Cool breeze, open heart, held hand.

I don't know why, exactly, nothing went according to plan this weekend, why it feels like nary a dent was made in my mountain of work, why my budget's still unfinished and my future still unsure, why I feel cagey and restless and yet -- somehow and simultaneously -- content. It probably didn't help that it took me an hour and a half to get from Brookline to Cambridge today after apple-picking with Tara, Bekah, Kate B. and company. Hitting street festival after festival, crowds of children and senior citizens picking their ways gingerly over Boston's uneven streets interrupted one set of plans after another. I thought briefly about skipping church and finding some place closer to my house to pop into. But I figured that so many obstacles probably signified that something great was going to be said; things worth getting to, it seems, always take a little bit of extra effort.

I heard what I needed to hear: that the message of Ultimate Grace has two distinct components, both the individual's coming to realize and know her own human condition and then coming to understand the vast graciousness of God in the context of that condition. In other words, I am not "good enough" for the kingdom; upon my acknowledging that, however, God is good enough to let me into it anyway.

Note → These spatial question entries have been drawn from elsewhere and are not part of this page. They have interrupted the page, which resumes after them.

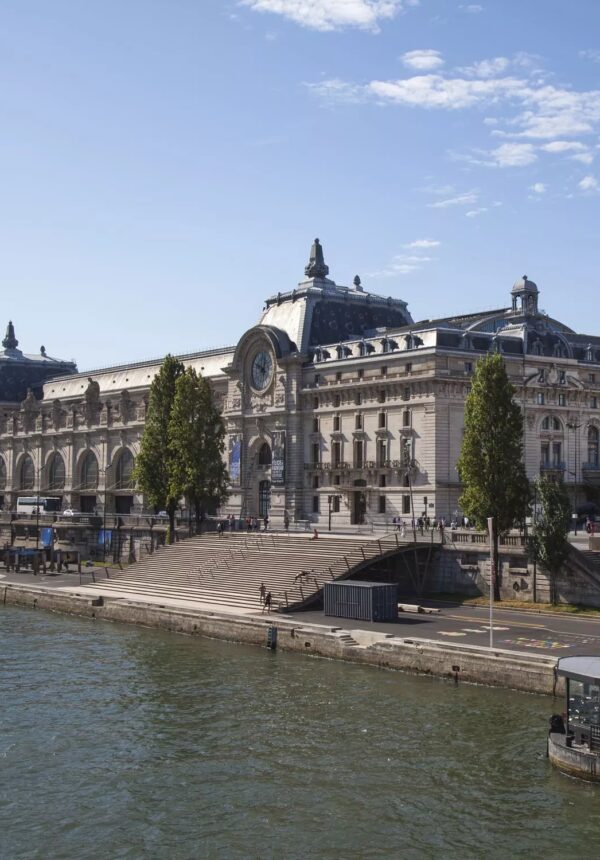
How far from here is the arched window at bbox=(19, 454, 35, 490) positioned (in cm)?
16025

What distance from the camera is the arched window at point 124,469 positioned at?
14212 centimetres

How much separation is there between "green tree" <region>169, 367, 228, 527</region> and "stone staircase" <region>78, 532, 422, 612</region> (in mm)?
7816

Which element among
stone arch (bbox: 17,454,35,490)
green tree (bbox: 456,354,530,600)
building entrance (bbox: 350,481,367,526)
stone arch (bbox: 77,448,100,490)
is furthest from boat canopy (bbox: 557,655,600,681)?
stone arch (bbox: 17,454,35,490)

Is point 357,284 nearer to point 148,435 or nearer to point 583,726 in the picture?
point 148,435

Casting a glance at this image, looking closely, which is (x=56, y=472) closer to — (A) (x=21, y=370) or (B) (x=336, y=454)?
(A) (x=21, y=370)

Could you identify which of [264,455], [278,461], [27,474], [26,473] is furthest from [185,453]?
[26,473]

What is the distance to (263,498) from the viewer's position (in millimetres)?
119438

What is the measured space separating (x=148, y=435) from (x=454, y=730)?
65.0 metres

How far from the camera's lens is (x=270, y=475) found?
11631cm

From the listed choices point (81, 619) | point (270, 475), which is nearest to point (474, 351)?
point (270, 475)

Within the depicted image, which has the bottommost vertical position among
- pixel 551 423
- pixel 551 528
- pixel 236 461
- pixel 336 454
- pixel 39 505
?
pixel 551 528

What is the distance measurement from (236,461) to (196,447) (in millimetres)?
20920

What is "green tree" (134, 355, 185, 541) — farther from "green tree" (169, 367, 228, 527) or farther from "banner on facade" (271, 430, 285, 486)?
"banner on facade" (271, 430, 285, 486)

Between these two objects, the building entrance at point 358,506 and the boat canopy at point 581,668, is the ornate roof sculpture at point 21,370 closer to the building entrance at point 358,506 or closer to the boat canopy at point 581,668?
the building entrance at point 358,506
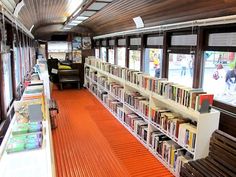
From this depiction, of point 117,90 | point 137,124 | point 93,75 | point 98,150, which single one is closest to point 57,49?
point 93,75

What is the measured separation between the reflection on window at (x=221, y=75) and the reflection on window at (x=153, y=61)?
154 centimetres

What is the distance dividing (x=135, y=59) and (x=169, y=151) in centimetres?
364

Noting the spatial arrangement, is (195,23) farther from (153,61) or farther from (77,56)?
(77,56)

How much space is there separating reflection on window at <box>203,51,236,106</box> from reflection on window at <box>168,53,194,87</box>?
1.26 feet

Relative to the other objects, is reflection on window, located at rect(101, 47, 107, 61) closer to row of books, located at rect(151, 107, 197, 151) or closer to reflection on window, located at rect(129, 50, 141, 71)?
reflection on window, located at rect(129, 50, 141, 71)

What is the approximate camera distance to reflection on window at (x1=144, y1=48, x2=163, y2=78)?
539cm

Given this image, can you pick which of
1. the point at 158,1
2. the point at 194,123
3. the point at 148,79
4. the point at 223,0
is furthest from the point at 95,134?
the point at 223,0

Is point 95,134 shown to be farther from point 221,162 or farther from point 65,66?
point 65,66

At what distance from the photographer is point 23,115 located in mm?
2336

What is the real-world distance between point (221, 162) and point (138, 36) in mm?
4269

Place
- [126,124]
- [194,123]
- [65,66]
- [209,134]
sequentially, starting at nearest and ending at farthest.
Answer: [209,134], [194,123], [126,124], [65,66]

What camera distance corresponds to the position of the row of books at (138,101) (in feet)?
14.6

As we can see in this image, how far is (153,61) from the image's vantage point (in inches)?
225

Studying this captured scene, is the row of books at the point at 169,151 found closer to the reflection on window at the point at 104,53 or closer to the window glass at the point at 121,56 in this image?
the window glass at the point at 121,56
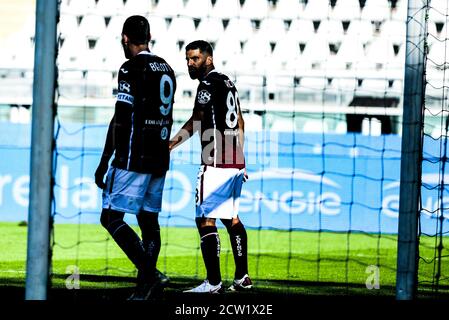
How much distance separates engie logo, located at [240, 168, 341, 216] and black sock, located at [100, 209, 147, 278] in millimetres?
7596

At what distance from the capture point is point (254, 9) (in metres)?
22.3

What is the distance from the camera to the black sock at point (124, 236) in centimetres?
543

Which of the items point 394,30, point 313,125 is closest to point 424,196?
point 313,125

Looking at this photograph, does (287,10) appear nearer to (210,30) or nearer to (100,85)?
(210,30)

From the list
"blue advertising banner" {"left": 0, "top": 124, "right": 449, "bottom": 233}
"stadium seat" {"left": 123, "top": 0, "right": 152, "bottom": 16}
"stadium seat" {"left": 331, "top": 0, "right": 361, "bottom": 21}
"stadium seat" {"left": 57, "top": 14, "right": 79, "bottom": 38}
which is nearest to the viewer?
"blue advertising banner" {"left": 0, "top": 124, "right": 449, "bottom": 233}

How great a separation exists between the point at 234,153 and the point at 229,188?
0.24m

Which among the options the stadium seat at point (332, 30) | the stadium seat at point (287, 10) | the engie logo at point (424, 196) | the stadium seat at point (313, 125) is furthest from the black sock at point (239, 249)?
the stadium seat at point (332, 30)

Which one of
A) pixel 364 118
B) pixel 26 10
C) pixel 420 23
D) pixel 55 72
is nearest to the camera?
pixel 55 72

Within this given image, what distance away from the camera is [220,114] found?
6109 mm

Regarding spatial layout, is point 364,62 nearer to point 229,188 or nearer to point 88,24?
point 88,24

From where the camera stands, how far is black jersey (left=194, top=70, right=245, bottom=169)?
6023 mm

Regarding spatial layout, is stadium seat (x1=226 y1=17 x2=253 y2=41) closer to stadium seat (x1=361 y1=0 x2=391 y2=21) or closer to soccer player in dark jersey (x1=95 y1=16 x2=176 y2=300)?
stadium seat (x1=361 y1=0 x2=391 y2=21)

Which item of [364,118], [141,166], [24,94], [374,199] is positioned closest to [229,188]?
[141,166]

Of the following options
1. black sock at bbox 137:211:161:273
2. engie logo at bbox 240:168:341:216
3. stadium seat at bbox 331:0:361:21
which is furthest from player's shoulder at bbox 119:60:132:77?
stadium seat at bbox 331:0:361:21
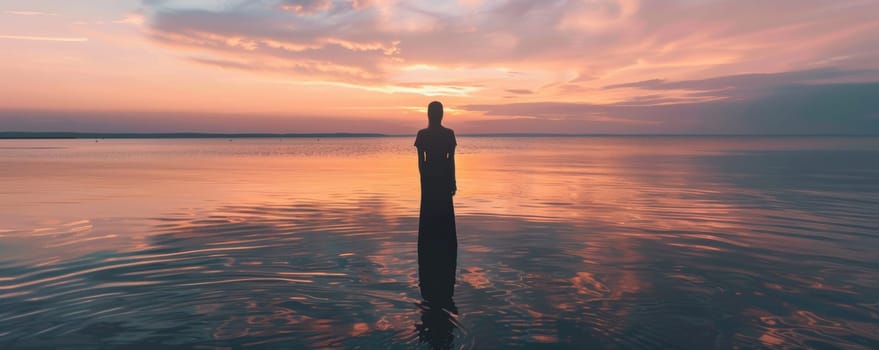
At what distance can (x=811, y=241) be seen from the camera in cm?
1480

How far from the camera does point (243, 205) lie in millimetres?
22938

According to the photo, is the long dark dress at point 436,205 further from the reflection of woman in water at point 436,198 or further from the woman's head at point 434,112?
the woman's head at point 434,112

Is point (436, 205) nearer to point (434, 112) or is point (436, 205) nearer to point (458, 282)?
point (458, 282)

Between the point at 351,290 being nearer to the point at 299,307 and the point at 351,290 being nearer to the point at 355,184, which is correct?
the point at 299,307

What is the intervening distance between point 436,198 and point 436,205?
0.14 m

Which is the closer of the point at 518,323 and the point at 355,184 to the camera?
the point at 518,323

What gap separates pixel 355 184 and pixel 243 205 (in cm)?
1148

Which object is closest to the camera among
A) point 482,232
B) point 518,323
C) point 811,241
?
point 518,323

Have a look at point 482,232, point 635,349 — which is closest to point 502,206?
point 482,232

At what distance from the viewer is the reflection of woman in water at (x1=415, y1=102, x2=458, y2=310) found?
34.3 ft

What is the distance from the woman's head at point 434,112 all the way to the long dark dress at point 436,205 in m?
0.16

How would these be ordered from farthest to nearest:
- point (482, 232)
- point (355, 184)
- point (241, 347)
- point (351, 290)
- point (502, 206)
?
1. point (355, 184)
2. point (502, 206)
3. point (482, 232)
4. point (351, 290)
5. point (241, 347)

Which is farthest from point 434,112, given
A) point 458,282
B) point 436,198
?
point 458,282

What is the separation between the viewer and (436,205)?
10570 millimetres
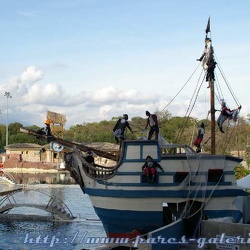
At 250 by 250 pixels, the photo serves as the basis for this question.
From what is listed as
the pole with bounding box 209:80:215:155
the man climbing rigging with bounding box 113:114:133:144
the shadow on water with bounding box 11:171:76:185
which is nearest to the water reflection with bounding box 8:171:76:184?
the shadow on water with bounding box 11:171:76:185

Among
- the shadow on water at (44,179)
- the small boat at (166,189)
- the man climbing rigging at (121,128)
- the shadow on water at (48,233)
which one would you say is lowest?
the shadow on water at (44,179)

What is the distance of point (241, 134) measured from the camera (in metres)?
73.4

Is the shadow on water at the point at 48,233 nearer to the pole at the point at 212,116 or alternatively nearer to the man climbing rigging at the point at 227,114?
the pole at the point at 212,116

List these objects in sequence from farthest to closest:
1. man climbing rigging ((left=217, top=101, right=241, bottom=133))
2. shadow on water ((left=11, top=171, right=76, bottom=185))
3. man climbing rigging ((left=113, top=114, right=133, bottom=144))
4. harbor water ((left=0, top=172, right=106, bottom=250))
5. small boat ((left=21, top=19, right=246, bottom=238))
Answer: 1. shadow on water ((left=11, top=171, right=76, bottom=185))
2. harbor water ((left=0, top=172, right=106, bottom=250))
3. man climbing rigging ((left=217, top=101, right=241, bottom=133))
4. man climbing rigging ((left=113, top=114, right=133, bottom=144))
5. small boat ((left=21, top=19, right=246, bottom=238))

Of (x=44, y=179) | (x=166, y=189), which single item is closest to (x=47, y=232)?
(x=166, y=189)

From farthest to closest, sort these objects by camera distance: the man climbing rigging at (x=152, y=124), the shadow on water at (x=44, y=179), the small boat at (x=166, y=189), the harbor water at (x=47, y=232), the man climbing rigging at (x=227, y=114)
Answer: the shadow on water at (x=44, y=179)
the harbor water at (x=47, y=232)
the man climbing rigging at (x=227, y=114)
the man climbing rigging at (x=152, y=124)
the small boat at (x=166, y=189)

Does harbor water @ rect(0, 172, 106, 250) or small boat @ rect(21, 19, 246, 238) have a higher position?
small boat @ rect(21, 19, 246, 238)

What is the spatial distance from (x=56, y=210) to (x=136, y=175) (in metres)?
11.9

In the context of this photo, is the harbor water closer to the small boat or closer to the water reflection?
the small boat

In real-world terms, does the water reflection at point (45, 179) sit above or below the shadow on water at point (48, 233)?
below

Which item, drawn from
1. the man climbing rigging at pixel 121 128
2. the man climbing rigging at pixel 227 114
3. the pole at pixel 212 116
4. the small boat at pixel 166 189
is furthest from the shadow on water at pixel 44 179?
the small boat at pixel 166 189

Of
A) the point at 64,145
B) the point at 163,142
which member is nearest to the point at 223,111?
the point at 163,142

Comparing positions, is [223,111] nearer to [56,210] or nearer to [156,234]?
[156,234]

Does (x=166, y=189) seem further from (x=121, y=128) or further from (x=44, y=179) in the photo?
(x=44, y=179)
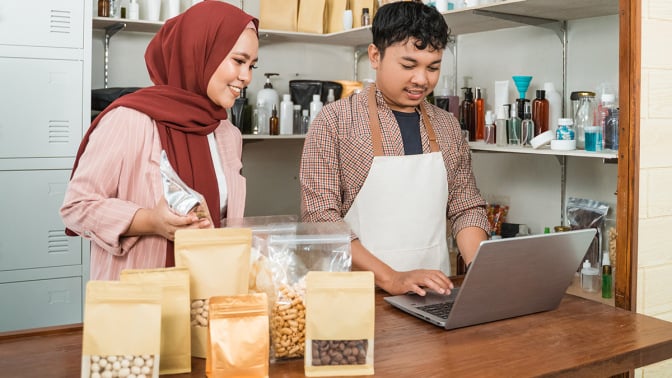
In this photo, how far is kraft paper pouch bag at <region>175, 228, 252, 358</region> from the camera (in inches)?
49.0

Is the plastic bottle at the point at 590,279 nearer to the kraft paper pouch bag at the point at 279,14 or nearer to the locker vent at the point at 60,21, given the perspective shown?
the kraft paper pouch bag at the point at 279,14

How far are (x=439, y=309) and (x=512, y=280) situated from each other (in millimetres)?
201

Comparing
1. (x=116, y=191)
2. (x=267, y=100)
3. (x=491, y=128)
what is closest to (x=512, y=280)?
(x=116, y=191)

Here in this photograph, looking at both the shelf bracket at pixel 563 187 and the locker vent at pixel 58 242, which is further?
the locker vent at pixel 58 242

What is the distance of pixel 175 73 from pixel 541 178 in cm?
181

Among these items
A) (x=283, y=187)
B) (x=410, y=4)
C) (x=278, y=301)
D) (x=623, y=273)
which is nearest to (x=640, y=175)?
(x=623, y=273)

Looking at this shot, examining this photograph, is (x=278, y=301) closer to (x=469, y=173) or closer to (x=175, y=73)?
(x=175, y=73)

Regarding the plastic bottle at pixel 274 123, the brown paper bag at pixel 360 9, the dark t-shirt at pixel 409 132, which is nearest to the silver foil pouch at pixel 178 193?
the dark t-shirt at pixel 409 132

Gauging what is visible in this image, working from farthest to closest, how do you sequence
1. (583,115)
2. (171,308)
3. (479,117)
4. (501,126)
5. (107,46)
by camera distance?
1. (107,46)
2. (479,117)
3. (501,126)
4. (583,115)
5. (171,308)

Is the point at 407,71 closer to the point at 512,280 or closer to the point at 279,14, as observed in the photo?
the point at 512,280

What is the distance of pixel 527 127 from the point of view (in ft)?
9.15

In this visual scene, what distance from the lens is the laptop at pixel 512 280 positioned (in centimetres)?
143

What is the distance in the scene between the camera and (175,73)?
1.90 m

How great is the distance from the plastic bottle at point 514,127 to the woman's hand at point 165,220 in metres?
1.70
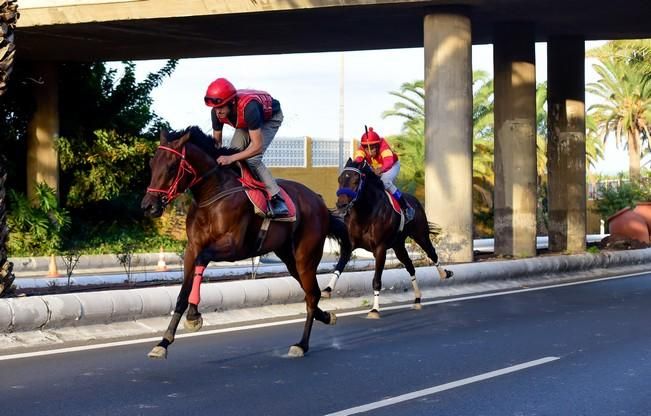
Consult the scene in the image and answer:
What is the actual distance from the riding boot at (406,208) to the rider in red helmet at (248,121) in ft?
19.4

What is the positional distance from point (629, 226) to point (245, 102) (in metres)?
24.7

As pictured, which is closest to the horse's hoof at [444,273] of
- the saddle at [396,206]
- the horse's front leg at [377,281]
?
the saddle at [396,206]

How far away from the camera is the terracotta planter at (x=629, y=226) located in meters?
33.2

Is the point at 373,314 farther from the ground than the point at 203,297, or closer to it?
closer to it

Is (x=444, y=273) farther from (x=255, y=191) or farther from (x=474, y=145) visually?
(x=474, y=145)

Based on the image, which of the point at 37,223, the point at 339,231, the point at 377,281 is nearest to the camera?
the point at 339,231

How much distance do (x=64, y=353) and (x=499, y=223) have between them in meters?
19.1

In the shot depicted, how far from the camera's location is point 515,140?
1116 inches

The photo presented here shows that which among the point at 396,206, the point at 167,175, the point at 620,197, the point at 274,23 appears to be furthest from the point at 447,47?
the point at 620,197

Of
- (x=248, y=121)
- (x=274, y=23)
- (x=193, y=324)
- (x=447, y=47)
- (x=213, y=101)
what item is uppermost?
(x=274, y=23)

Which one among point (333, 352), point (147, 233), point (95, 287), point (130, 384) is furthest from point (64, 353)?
point (147, 233)

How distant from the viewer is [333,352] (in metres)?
12.0

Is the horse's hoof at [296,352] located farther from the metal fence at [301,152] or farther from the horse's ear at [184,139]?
the metal fence at [301,152]

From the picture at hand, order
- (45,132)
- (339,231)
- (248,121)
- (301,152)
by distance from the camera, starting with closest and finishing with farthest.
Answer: (248,121), (339,231), (45,132), (301,152)
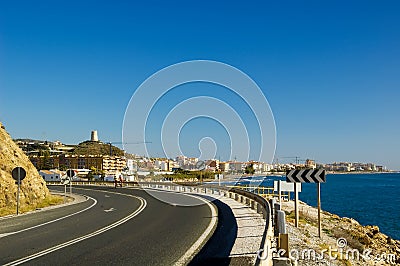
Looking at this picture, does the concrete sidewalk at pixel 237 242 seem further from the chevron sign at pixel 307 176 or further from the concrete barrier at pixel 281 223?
the chevron sign at pixel 307 176

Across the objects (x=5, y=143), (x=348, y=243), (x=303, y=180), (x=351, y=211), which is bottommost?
(x=351, y=211)

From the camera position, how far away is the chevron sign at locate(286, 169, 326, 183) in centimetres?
1506

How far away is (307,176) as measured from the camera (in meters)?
15.4

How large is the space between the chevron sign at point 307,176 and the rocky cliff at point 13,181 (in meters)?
18.1

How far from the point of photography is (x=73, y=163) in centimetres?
16700

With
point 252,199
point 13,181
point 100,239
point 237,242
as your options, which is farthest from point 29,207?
point 237,242

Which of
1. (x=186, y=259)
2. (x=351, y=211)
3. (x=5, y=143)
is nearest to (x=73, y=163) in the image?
(x=351, y=211)

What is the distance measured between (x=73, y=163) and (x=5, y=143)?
462 feet

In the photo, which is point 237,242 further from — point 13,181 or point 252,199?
point 13,181

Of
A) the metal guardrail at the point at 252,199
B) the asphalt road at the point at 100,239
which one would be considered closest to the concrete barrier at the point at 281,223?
the metal guardrail at the point at 252,199

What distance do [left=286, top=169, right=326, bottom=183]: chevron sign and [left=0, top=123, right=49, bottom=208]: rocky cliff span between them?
1811 centimetres

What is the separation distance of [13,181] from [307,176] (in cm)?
2006

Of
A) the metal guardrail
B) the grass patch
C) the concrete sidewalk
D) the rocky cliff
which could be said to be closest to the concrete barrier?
the metal guardrail

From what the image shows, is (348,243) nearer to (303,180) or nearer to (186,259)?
(303,180)
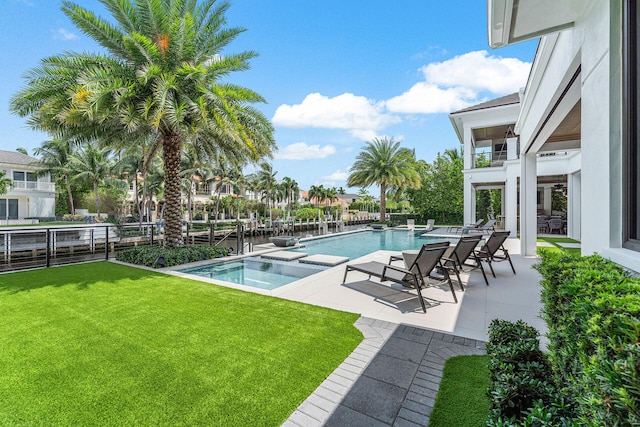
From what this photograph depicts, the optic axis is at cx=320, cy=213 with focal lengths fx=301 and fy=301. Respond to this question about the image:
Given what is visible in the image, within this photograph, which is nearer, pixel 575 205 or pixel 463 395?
pixel 463 395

I can see how those reading from outside the perspective of faith would find this idea of the human condition a limiting or even damaging world view. But even as I stand on the brink of Something Next and feel wholly unprepared for it, I realize the vitality and strength I draw from this perspective. I feel inadequate for what lies ahead because I, in my own strength, am inadequate. And this is known, not just by me, but by one whose love for me brings me into places and in touch with people greater, bigger, better than I. Why?

Recent experience has taught me that freedom exists, not in covering the past, but in revealing it to the beloved; that the greater value lies in knowing I am loved after full exposure rather than in a carefully executed montage of experiences made to paint me in my best light. Nothing makes one humble like a fully-suited and well-heeled tumble down a storm drain (literally and metaphorically speaking, this may have -- okay, totally did -- happen to me this past week. Again.). If this is true on a human scale, how much more so is it true with the divine?

So here it is, a weekend's restlessness resolved by the following: I am undone and wholly human, and I am loved for that. I, operating in my own strength, will never be enough. I am not asked to be enough. I am merely asked to be humble and honest enough to admit that the world scares me many times over and that, in an attempt to salve the wounds left by other people's demons, I often summon up my own. It's a good gift, knowing I will scrape my knees time and time again and that both his hand and his expectant laughter will be there at the ready.